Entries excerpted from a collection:
>> begin
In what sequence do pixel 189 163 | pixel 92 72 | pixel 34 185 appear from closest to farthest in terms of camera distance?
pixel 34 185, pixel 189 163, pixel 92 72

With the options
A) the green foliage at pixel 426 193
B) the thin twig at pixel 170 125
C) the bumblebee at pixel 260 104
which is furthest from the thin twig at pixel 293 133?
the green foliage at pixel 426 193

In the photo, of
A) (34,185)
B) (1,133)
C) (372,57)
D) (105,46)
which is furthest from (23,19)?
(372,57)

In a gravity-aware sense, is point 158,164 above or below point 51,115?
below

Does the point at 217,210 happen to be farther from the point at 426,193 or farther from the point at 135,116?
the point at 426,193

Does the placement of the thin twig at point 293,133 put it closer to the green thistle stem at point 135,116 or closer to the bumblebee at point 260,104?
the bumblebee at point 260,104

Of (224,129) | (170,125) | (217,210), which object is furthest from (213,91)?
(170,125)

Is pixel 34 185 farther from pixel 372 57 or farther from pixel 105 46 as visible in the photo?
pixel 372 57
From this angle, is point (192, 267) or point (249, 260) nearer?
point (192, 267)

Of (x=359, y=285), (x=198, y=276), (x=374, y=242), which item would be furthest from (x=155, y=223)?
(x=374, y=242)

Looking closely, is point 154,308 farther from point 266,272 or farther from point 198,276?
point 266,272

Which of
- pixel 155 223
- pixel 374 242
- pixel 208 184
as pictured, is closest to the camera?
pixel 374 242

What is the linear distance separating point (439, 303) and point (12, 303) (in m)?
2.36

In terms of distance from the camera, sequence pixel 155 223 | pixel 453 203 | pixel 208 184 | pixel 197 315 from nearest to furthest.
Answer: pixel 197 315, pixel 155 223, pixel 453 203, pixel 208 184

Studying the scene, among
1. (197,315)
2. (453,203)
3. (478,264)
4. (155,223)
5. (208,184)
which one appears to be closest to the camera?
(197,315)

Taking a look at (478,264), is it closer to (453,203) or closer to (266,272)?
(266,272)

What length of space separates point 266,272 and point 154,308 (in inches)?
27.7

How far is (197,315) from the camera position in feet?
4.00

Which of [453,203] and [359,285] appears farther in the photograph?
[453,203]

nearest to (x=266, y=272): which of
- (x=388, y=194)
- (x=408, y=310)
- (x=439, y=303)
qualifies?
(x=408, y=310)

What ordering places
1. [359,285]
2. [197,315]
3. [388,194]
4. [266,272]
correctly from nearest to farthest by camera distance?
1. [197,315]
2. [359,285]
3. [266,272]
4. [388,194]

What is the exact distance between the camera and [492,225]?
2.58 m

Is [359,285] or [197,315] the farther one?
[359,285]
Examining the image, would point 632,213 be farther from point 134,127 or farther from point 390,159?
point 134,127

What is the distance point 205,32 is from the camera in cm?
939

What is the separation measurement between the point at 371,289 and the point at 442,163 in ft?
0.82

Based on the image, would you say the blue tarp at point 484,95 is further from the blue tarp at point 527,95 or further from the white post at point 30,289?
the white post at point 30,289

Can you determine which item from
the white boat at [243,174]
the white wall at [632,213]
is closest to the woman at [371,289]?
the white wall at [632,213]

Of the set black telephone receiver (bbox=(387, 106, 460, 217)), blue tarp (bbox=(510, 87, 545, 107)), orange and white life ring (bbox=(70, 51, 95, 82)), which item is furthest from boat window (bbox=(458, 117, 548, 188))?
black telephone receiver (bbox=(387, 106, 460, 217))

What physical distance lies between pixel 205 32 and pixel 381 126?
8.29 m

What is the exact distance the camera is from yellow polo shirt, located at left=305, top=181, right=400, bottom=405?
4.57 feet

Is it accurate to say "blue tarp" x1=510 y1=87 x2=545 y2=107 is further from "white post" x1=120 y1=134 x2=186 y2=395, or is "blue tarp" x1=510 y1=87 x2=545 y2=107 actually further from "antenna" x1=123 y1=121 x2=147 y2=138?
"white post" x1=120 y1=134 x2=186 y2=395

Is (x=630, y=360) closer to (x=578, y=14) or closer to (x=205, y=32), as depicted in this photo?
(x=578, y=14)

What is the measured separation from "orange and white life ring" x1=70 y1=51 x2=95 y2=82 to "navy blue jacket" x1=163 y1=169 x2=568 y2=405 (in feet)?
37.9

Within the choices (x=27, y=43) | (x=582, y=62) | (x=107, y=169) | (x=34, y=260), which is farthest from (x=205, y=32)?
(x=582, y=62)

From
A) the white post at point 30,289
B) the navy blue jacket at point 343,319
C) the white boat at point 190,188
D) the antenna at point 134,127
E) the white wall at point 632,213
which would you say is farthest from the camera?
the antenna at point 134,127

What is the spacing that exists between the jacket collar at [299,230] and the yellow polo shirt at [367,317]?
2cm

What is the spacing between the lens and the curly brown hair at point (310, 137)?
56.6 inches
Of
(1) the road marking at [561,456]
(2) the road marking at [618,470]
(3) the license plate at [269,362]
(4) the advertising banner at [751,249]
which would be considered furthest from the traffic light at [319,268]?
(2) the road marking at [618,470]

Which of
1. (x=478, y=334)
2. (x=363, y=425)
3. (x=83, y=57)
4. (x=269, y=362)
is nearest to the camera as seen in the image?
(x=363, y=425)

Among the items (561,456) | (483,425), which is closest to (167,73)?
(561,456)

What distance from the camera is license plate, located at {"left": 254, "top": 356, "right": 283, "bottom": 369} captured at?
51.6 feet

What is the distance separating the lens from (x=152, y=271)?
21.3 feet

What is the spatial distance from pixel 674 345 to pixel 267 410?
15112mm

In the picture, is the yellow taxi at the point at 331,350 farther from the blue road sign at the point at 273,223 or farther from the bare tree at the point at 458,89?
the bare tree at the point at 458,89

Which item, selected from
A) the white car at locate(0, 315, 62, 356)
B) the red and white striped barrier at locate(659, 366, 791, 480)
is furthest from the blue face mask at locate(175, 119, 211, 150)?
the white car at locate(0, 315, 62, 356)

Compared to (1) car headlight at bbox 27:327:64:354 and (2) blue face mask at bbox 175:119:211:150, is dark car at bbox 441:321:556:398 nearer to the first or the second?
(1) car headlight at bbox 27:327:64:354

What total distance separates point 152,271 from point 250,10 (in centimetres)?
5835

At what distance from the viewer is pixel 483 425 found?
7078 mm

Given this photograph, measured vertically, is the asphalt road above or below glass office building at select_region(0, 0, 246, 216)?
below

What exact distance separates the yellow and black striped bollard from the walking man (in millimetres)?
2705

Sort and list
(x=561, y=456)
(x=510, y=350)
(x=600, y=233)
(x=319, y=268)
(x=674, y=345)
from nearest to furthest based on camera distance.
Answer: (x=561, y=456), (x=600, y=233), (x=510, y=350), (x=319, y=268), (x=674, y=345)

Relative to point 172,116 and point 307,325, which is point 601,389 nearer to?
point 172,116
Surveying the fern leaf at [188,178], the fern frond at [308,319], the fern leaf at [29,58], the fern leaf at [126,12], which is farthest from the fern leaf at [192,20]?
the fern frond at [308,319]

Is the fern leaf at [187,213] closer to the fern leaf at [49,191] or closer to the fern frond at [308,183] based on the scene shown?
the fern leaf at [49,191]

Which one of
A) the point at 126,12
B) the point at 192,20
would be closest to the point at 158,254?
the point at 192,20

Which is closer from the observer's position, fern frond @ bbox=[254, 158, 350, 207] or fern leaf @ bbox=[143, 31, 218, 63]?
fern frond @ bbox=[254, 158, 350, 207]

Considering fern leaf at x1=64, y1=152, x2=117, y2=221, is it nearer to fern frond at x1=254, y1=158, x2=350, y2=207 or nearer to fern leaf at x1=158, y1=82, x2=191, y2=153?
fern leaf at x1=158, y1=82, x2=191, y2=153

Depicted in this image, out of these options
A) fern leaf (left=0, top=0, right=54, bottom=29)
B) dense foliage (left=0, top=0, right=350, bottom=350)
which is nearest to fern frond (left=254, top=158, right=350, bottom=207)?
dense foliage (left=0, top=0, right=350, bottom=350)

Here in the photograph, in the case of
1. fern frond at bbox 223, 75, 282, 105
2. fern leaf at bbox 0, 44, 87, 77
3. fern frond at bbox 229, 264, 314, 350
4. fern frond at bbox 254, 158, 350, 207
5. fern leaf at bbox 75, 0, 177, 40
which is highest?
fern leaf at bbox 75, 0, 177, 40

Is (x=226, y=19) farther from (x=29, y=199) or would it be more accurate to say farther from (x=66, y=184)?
>> end
:: Stated task ::
Reproduce the stretch of the entries from the line containing "Which is closer" through the end, word for word.

:: Result ::
Which is closer from the observer's position, fern frond @ bbox=[254, 158, 350, 207] or fern leaf @ bbox=[143, 31, 218, 63]?
fern frond @ bbox=[254, 158, 350, 207]

Considering fern leaf at x1=64, y1=152, x2=117, y2=221, is it nearer to fern frond at x1=254, y1=158, x2=350, y2=207 or nearer to fern leaf at x1=158, y1=82, x2=191, y2=153?
fern leaf at x1=158, y1=82, x2=191, y2=153

Depicted in this image, out of these options
A) fern leaf (left=0, top=0, right=54, bottom=29)
B) dense foliage (left=0, top=0, right=350, bottom=350)
which is nearest to fern frond (left=254, top=158, right=350, bottom=207)?
dense foliage (left=0, top=0, right=350, bottom=350)

Here in the photograph, in the case of
1. fern frond at bbox 223, 75, 282, 105
2. fern leaf at bbox 0, 44, 87, 77
3. fern frond at bbox 229, 264, 314, 350
4. fern frond at bbox 254, 158, 350, 207
5. fern leaf at bbox 75, 0, 177, 40
which is highest?
fern leaf at bbox 75, 0, 177, 40

Is (x=226, y=19) farther from (x=29, y=199) or would it be more accurate to say farther from (x=66, y=184)?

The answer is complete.